[Collected data]
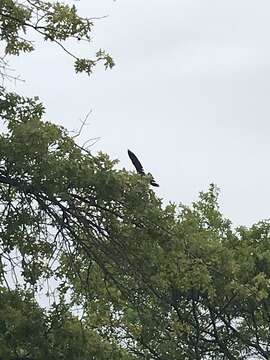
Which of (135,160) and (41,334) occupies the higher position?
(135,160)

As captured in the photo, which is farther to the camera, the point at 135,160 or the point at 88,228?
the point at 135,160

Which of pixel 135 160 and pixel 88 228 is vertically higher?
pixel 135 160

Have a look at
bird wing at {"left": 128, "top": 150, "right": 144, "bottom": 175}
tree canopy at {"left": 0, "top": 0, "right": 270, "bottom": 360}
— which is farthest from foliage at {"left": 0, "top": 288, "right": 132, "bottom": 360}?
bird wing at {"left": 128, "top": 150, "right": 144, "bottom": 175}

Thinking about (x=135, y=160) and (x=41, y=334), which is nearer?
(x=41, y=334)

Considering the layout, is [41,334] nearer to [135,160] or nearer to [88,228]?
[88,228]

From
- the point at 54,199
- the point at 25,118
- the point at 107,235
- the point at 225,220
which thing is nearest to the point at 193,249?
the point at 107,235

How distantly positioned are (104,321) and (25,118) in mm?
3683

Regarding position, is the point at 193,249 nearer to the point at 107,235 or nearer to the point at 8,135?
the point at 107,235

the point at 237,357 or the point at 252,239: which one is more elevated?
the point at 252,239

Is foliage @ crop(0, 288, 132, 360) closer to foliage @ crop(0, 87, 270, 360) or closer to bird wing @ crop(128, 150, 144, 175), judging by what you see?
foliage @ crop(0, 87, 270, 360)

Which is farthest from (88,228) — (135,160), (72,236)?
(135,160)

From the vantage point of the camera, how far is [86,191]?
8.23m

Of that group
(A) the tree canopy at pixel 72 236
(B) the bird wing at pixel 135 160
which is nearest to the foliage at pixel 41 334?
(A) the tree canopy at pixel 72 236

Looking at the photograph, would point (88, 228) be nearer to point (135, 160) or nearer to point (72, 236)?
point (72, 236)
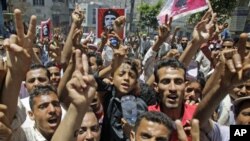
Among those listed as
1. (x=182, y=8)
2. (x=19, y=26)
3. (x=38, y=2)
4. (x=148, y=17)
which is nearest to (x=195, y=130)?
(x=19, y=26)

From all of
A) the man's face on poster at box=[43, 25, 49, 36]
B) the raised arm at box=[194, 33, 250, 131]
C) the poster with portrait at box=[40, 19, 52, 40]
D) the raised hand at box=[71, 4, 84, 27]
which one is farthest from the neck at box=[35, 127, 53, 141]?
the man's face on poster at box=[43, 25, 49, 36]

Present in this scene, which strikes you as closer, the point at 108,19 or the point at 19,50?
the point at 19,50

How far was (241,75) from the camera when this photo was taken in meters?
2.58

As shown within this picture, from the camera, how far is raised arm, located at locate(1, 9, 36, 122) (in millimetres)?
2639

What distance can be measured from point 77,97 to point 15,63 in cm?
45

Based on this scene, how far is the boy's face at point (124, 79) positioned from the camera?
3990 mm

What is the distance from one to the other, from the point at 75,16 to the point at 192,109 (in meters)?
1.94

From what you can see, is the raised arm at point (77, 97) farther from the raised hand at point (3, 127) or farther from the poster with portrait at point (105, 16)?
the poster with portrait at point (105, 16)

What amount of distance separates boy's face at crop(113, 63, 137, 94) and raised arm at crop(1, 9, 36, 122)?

---

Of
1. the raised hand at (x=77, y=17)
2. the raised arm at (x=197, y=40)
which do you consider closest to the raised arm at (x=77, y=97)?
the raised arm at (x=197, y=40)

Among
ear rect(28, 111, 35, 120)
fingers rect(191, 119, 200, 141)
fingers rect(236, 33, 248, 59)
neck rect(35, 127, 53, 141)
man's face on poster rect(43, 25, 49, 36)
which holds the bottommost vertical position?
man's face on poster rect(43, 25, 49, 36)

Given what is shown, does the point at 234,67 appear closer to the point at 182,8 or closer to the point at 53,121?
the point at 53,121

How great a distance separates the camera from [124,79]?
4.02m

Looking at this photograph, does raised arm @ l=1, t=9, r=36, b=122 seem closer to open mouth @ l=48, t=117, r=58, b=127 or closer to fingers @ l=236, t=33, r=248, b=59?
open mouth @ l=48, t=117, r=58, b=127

## The request
Rewrite the entries from the line with "From what you" up to and including the line with "What amount of", changing "raised arm" to "lifted arm" and leaving everything else unchanged.

## Response to the exercise
From what you can see, is the lifted arm at point (77, 97) farther from the raised hand at point (3, 127) or farther from the poster with portrait at point (105, 16)?
the poster with portrait at point (105, 16)

What amount of distance separates boy's face at crop(113, 63, 137, 94) and lifted arm at crop(1, 9, 36, 122)?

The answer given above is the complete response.